Rhonda Chambers, manager of the Project Aware Shelter in Prescott, said the shelter offers short-term shelter for men 18 years of age and older, showers, and phone use and job listings. She said they accommodate as many as 11 men in the shelter.
Chambers said the shelter doesn't know how many beds will be occupied, because the number of men seeking accommodations can vary daily and it doesn't count until they start checking in homeless men around 6 p.m.
The most recent statistics provided by Chambers are two from 2003.
The County Homeless Street Count took place on Feb 27, 2003. Local nonprofit organizations and volunteers compiled the count.
Chambers said they do the count once a year, but didn't do it last year because the weather was bad and they thought they couldn't get an accurate count.
Chambers said groups plan the next count for February.
All told, the last count showed 128 men, women and children – 96 men, 29 women, four families and three children.
New Horizons counted six men and 10 women in the Prescott area. Catholic Social Services counted 17 men and five women in downtown Prescott. Project Aware counted eight men at their shelter and Prescott Unified School District reported three homeless children.
Open Door counted 28 men, eight women and three families with 10 people. The Church on the Street counted 13 men and four women at the Prescott Granite Street Park.
The Yavapai Regional Medical Center counted one homeless woman.
The Cottonwood Clinic counted a family of five. Prescott Valley Police Department counted seven homeless men in Prescott Valley.
Marc Delany counted 11 homeless men in the Prescott National Forest.

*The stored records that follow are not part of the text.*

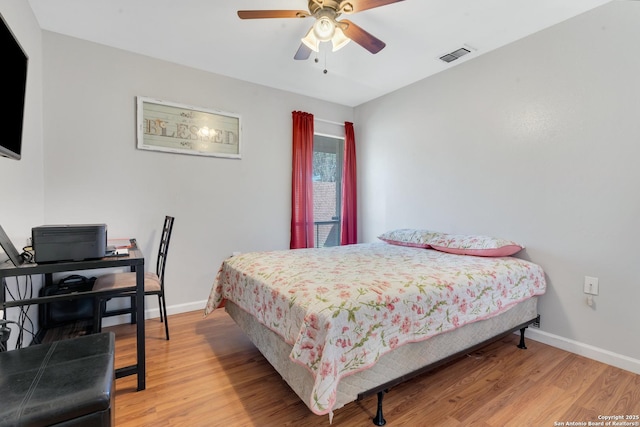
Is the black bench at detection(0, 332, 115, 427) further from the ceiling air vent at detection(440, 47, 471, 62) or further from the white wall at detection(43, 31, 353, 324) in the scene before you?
the ceiling air vent at detection(440, 47, 471, 62)

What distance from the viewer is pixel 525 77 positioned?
2.53m

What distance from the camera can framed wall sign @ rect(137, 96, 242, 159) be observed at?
9.36ft

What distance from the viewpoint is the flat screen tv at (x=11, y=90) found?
135 cm

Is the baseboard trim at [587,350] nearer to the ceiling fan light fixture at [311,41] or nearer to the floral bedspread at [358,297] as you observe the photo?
the floral bedspread at [358,297]

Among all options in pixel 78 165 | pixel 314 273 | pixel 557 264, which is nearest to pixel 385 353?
pixel 314 273

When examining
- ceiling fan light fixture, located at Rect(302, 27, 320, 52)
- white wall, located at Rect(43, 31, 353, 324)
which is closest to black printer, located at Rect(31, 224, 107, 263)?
white wall, located at Rect(43, 31, 353, 324)

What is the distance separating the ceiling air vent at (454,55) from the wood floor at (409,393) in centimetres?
260

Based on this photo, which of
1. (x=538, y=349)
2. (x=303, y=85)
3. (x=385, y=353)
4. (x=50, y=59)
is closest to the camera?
(x=385, y=353)

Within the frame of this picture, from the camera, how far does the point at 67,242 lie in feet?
5.04

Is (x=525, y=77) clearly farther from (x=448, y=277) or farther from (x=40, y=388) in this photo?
(x=40, y=388)

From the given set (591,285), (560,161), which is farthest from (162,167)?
(591,285)

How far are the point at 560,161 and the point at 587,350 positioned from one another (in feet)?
4.67

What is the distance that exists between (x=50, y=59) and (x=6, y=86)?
4.81 ft

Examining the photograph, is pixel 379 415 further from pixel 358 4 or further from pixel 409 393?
pixel 358 4
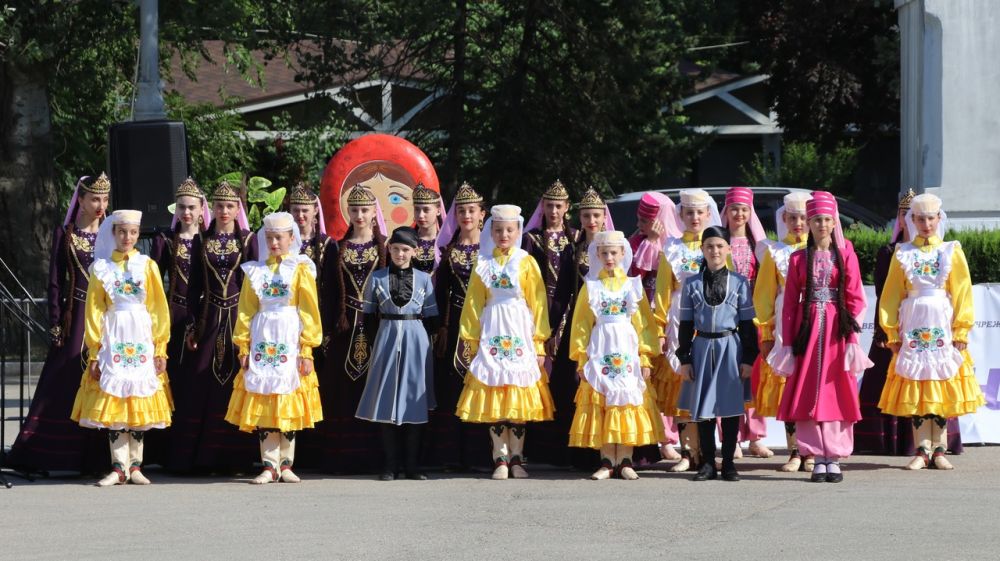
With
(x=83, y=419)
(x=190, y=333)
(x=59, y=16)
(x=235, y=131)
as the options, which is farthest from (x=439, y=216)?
(x=235, y=131)

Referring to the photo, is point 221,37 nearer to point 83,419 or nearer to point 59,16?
point 59,16

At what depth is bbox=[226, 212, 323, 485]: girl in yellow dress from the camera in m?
10.0

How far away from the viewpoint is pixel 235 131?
2678 cm

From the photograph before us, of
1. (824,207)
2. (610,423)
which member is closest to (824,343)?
(824,207)

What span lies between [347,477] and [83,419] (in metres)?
1.73

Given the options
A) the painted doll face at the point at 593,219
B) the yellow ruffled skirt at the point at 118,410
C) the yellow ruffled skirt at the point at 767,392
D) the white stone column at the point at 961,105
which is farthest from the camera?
the white stone column at the point at 961,105

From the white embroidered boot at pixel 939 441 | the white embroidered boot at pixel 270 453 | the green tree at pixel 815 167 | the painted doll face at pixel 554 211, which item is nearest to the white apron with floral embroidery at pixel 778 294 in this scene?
the white embroidered boot at pixel 939 441

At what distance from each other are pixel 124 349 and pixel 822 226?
14.6 feet

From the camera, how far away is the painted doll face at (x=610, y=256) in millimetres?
10164

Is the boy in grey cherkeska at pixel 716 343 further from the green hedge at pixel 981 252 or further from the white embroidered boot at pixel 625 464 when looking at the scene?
the green hedge at pixel 981 252

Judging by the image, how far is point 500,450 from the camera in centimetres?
1037

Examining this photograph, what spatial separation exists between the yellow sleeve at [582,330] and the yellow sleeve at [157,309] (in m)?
2.59

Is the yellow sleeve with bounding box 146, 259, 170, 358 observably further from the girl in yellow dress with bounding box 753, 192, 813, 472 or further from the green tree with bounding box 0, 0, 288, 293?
the green tree with bounding box 0, 0, 288, 293

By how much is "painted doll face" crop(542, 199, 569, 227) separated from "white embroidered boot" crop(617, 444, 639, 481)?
1619mm
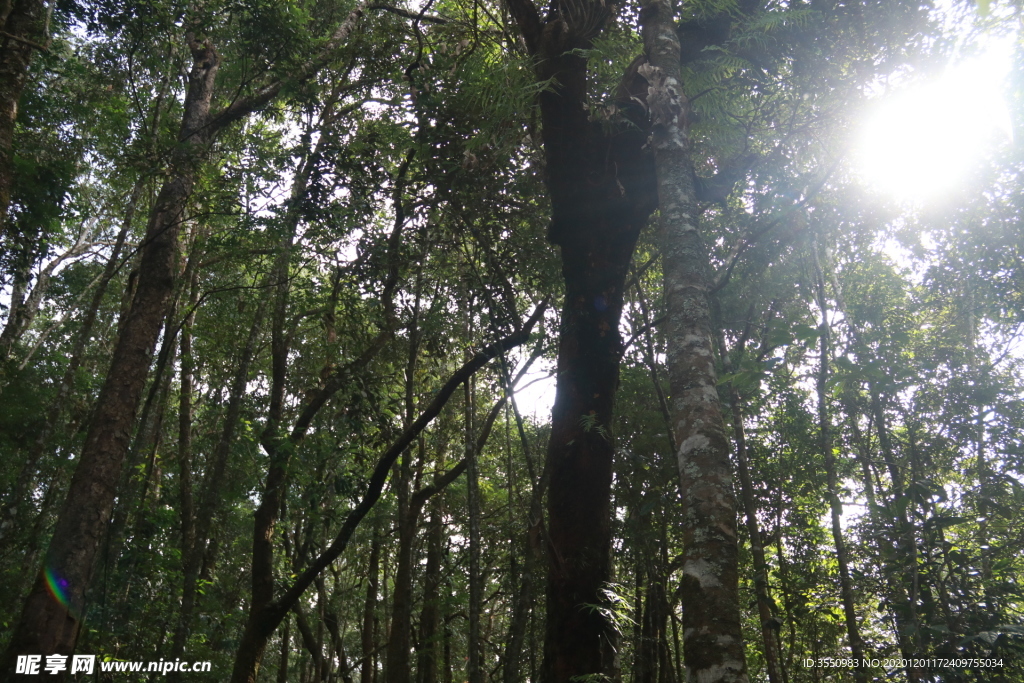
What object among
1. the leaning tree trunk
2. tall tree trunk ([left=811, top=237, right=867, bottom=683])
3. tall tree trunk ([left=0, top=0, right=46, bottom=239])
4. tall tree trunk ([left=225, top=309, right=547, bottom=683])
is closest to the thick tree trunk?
tall tree trunk ([left=0, top=0, right=46, bottom=239])

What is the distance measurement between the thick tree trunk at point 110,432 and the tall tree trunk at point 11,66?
1255 mm

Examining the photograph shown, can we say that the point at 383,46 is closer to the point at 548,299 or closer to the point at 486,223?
the point at 486,223

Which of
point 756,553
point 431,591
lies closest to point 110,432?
point 756,553

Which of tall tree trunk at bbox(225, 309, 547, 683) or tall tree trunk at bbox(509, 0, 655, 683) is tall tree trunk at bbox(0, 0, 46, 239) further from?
tall tree trunk at bbox(509, 0, 655, 683)

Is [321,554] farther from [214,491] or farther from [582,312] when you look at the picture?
[582,312]

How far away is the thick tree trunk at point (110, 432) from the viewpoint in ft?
16.7

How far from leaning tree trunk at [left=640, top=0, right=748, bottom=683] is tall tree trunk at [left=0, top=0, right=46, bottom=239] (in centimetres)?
493

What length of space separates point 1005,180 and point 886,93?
184 inches

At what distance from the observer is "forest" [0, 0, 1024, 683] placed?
3906 mm

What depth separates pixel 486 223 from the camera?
6145 millimetres

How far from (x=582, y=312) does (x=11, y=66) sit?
5.53m

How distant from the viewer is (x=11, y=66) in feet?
18.1

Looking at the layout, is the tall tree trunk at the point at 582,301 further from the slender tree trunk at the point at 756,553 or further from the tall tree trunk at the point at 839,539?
the tall tree trunk at the point at 839,539

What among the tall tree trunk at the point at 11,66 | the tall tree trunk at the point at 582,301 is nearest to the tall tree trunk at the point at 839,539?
the tall tree trunk at the point at 582,301
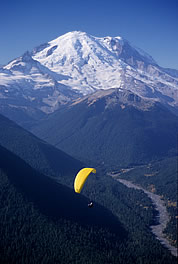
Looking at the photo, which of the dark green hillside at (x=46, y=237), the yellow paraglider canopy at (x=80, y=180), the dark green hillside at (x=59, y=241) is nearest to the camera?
the yellow paraglider canopy at (x=80, y=180)

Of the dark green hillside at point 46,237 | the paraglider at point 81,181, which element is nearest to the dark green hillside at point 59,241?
the dark green hillside at point 46,237

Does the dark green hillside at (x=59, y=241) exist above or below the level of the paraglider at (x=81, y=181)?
below

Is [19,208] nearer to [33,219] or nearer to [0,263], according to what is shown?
[33,219]

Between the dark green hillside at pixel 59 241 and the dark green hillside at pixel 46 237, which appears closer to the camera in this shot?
the dark green hillside at pixel 46 237

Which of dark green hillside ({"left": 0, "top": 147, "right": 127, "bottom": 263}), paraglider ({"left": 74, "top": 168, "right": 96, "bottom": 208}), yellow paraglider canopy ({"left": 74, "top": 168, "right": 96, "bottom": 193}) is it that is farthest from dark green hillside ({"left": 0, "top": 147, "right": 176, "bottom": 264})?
yellow paraglider canopy ({"left": 74, "top": 168, "right": 96, "bottom": 193})

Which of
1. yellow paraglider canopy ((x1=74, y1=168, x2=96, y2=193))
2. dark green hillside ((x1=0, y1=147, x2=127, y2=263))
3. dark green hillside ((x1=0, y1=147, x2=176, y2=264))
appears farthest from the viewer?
dark green hillside ((x1=0, y1=147, x2=176, y2=264))

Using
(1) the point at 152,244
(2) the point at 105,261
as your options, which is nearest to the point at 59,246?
(2) the point at 105,261

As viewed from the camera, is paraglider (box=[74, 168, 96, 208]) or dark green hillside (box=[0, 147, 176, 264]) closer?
paraglider (box=[74, 168, 96, 208])

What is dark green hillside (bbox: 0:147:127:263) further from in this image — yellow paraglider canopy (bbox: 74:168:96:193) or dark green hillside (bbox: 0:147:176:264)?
yellow paraglider canopy (bbox: 74:168:96:193)

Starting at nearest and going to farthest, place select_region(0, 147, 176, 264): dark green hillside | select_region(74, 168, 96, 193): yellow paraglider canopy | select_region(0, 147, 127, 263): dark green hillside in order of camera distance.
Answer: select_region(74, 168, 96, 193): yellow paraglider canopy < select_region(0, 147, 127, 263): dark green hillside < select_region(0, 147, 176, 264): dark green hillside

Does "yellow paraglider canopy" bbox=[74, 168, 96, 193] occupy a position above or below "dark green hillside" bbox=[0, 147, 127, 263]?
above

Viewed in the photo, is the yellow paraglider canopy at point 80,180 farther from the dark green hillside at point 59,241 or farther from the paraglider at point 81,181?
the dark green hillside at point 59,241
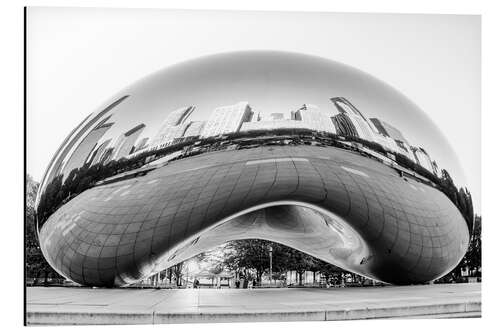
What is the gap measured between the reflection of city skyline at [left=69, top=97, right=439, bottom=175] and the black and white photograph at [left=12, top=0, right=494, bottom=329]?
0.05ft

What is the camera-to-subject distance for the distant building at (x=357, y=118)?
6.46 meters

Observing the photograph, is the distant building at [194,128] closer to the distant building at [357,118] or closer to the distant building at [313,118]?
the distant building at [313,118]

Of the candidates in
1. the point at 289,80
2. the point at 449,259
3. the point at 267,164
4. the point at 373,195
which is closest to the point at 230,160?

Chambers said the homeless issue in Prescott is bad, while noting that summer "is the worst time of the year" for an influx of homeless in Prescott because they come here to escape the searing heat in southern Arizona.
"You can always see somebody out on the street," she said.
Many homeless suffer from physical or mental health issues and drug or alcohol addiction, according to Chambers.
She said other homeless prefer taking advantage of free handouts from the community rather than using them as a stepping stone to help themselves out of their situation.
"The resources are here if you want to use them," she said. "But you can't make a camel drink water."
Cathy Peterson, regional director of Catholic Social Services of Yavapai, said the agency gets 20 to 50 calls daily asking for housing assistance.
Peterson said rising housing costs in the tri-city area make homelessness a year-round issue.
Peterson said costs force people to go to Paulden or Dewey for housing, bringing about the added pressure of dealing with transportation issues.
"They're what I call the working poor," she said. "They work every day, all day, for minimum wage and no health benefits."
Still other homeless have nowhere to turn for shelter, Peterson said. "We have some folks who come in here every day," she said. "I don't know how they're doing it but they are sleeping outside every night."